Dasar-Dasar Konformitas

Dasar-Dasar Konformitas

Dasar-Dasar Konformitas

  • Pengaruh Sosial Normatif (Keinginan Untuk Disukai Dan Rasa Takut Akan Penolakan)

Salah 1 alasan penting mengapa seseorang melakukan konformitas adalah seseorang belajar bahwa dengan melancarkan konformitas bisa membantu bagi mendapatkan persetujuan dan penerimaan yang diinginkan. Sumber konformitas ini dikenal sebagai pengaruh sosial normatif karena pengaruh sosial ini meliputi perubahan tingkah laku untuk mencukupi harapan orang lain.


Umpama ketika sesorang bersama dengan teman lain yang sungguh-sungguh menyadari pentingnya kesehatan, jadi orang tersebut akan memperlihatkan kepadanya bahwa ia amat suka pada buah serta ikan segar serta bukan merokok, meskipun sesungguhnya jamaah tersebut tidak begitu hobi pada makanan itu.

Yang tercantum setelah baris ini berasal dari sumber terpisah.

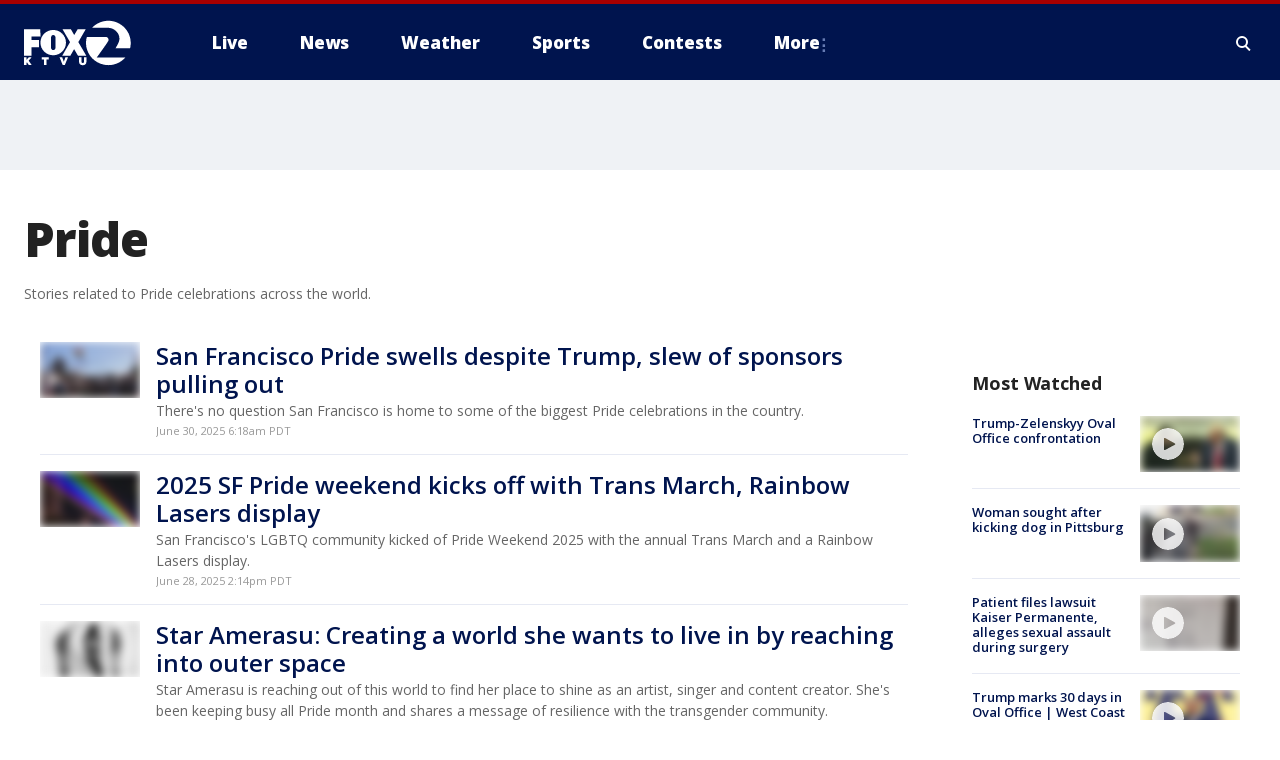

--- FILE ---
content_type: application/javascript; charset=UTF-8
request_url: https://www.ktvu.com/taboola/taboola-category.js
body_size: -83
content:
/* eslint-disable */
window._taboola = window._taboola || []
_taboola.push({ category: 'auto' })
!(function(e, f, u, i) {
  if (!document.getElementById(i)) {
    e.async = 1
    e.src = u
    e.id = i
    f.parentNode.insertBefore(e, f)
  }
})(
  document.createElement('script'),
  document.getElementsByTagName('script')[0],
  '//cdn.taboola.com/libtrc/myfox-network/loader.js',
  'tb_loader_script'
)
if (window.performance && typeof window.performance.mark === 'function') {
  window.performance.mark('tbl_ic')
}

Di situasi ini, jika seseorang mengubah perilakunya agar serasi dengan norma kelompok, boleh jadi juga dapat mengubah keyakinannya.


  • Pengaruh Sosial Informasional (Keinginan Untuk Merasa Tepat)

Dasar dari konformitas yang 2 adalah pengaruh sosial dari informasional yakni kecenderungan seseorang untuk bergantung pada jamaah lain sebagai sumber kabar tentang berbagai aspek lingkungan sosial.

Contohnya adalah turis Amerika yang mendapatkan tahu cara membeli tiket kereta di Paris boleh jadi akan mengamati perilaku jamaah Paris dengan cermat, memperhatikan ke mana mereka membeli tiket, bagaimana mereka melewati peron dan bagaimana trik mereka mencari gerbong kereta.


Dengan mengikuti langkah-langkah untuk orang lain yang jauh tahu, turis itu dapat menguasai dasar-dasar pembelian tiket kereta api di natural. Kecenderungan untuk menyesuaikan kita bergantung pada dua arah situasi seberapa besar keyakinan seseorang pada kelompok serta seberapa yakin seseorang di penilaian diri sendiri.